##### RECORDS SHOWN
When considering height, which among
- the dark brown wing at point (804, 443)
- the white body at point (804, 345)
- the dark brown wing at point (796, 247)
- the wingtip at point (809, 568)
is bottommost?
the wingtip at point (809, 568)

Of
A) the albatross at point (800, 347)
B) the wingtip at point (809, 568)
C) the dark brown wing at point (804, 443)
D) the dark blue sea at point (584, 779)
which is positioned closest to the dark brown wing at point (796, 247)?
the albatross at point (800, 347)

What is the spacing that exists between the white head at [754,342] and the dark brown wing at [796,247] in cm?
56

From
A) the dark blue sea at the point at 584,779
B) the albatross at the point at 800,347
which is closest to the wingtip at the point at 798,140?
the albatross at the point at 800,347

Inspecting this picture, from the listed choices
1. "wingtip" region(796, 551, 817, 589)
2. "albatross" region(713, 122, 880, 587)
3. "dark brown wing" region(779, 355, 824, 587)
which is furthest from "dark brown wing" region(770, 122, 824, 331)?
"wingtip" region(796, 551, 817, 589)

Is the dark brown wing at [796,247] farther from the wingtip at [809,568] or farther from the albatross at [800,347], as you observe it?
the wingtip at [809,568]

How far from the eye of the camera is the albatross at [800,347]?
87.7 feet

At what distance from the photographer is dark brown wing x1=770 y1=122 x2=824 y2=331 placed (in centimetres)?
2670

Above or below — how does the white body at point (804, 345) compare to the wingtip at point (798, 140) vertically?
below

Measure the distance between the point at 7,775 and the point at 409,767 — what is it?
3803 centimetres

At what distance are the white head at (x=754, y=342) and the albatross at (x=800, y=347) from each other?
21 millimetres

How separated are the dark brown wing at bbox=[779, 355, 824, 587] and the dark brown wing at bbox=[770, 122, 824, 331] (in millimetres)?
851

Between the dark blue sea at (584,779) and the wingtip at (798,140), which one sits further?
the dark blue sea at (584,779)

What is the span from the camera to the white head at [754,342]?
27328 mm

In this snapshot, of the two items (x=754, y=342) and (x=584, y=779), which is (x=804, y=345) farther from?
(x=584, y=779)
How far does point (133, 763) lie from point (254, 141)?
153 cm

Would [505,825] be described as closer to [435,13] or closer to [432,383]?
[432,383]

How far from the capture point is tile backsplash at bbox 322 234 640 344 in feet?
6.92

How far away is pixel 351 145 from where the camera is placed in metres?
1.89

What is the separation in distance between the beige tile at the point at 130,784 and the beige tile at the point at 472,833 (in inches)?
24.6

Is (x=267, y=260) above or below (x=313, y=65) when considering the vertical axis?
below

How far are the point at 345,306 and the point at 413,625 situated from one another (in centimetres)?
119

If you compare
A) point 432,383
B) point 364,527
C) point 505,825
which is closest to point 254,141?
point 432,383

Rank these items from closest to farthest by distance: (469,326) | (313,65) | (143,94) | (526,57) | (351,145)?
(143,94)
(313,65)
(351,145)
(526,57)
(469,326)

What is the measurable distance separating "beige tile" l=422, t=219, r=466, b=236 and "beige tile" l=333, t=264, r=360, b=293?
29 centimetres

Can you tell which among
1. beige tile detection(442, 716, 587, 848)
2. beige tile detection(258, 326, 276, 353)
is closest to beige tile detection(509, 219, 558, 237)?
##########
SET EXERCISE: Rewrite all of the rows above so that every occurrence of "beige tile" becomes "cream tile", and leave everything else as it is.

PROBLEM SOLUTION:
When considering height, which among
- the dark brown wing at point (804, 443)
- the white body at point (804, 345)
- the dark brown wing at point (796, 247)
- the wingtip at point (809, 568)
is bottommost?
the wingtip at point (809, 568)

Of
A) the albatross at point (800, 347)
B) the wingtip at point (809, 568)
C) the dark brown wing at point (804, 443)
D) the dark blue sea at point (584, 779)
which is positioned closest to the dark brown wing at point (796, 247)?
the albatross at point (800, 347)

What is the spacing that exists between the white head at [754,342] and the dark brown wing at [796,247] in cm?
56

From
A) the dark blue sea at the point at 584,779
B) the albatross at the point at 800,347
which is closest to the wingtip at the point at 798,140?
the albatross at the point at 800,347

Inspecting this picture, from the listed choices
1. "wingtip" region(796, 551, 817, 589)
2. "albatross" region(713, 122, 880, 587)
3. "dark brown wing" region(779, 355, 824, 587)
which is furthest from "dark brown wing" region(770, 122, 824, 331)?
"wingtip" region(796, 551, 817, 589)

Is the dark brown wing at [796,247] farther from the wingtip at [809,568] or farther from the albatross at [800,347], as you observe it?
the wingtip at [809,568]

How far from the eye of the camera is the albatross at [800,347]?
87.7 feet

At what distance from the photographer is dark brown wing x1=770 y1=122 x2=824 y2=331 placed (in centimetres)?
2670

Above or below — how does the white body at point (804, 345) compare to the wingtip at point (798, 140) vertically?
below

Measure the distance between the point at 7,775 and the point at 409,767 — what is it?
3803 centimetres

At what distance are the white head at (x=754, y=342) and the albatross at (x=800, y=347) from each other?
21 millimetres

How separated are the dark brown wing at bbox=[779, 355, 824, 587] and the dark brown wing at bbox=[770, 122, 824, 331] (in millimetres)?
851

Between the dark blue sea at (584,779) and the wingtip at (798,140), which one sits further?
the dark blue sea at (584,779)

What is the span from the camera to the white head at [754,342]?
27328 mm

In this snapshot, of the two items (x=754, y=342) and (x=584, y=779), which is (x=804, y=345) farther from?
(x=584, y=779)
How far does point (133, 763) lie from point (254, 141)?
153 cm

Would [505,825] be described as closer to [435,13] or closer to [432,383]?
[432,383]

How far from the capture point is tile backsplash at bbox 322 234 640 344 in feet?
6.92

How far away is pixel 351 145 from where the camera is placed in metres?
1.89

What is the separation in distance between the cream tile at the point at 130,784 and the cream tile at the point at 472,833 (in inches)?
24.6

Is (x=267, y=260) above or below (x=313, y=65) when considering the vertical axis?
below

How far are the point at 345,306 and the point at 413,625 situated from one another (in centimetres)?
119

If you compare
A) point 432,383
B) point 364,527
C) point 505,825
which is closest to point 254,141?
point 432,383

Rank these items from closest to farthest by distance: (469,326) | (313,65) | (143,94) | (526,57) | (351,145)?
(143,94)
(313,65)
(351,145)
(526,57)
(469,326)

What is the measurable distance separating "cream tile" l=422, t=219, r=466, b=236 and "cream tile" l=333, t=264, r=360, b=293?
29 centimetres

Can you tell which among
1. cream tile detection(442, 716, 587, 848)
2. cream tile detection(258, 326, 276, 353)
is closest to cream tile detection(509, 219, 558, 237)?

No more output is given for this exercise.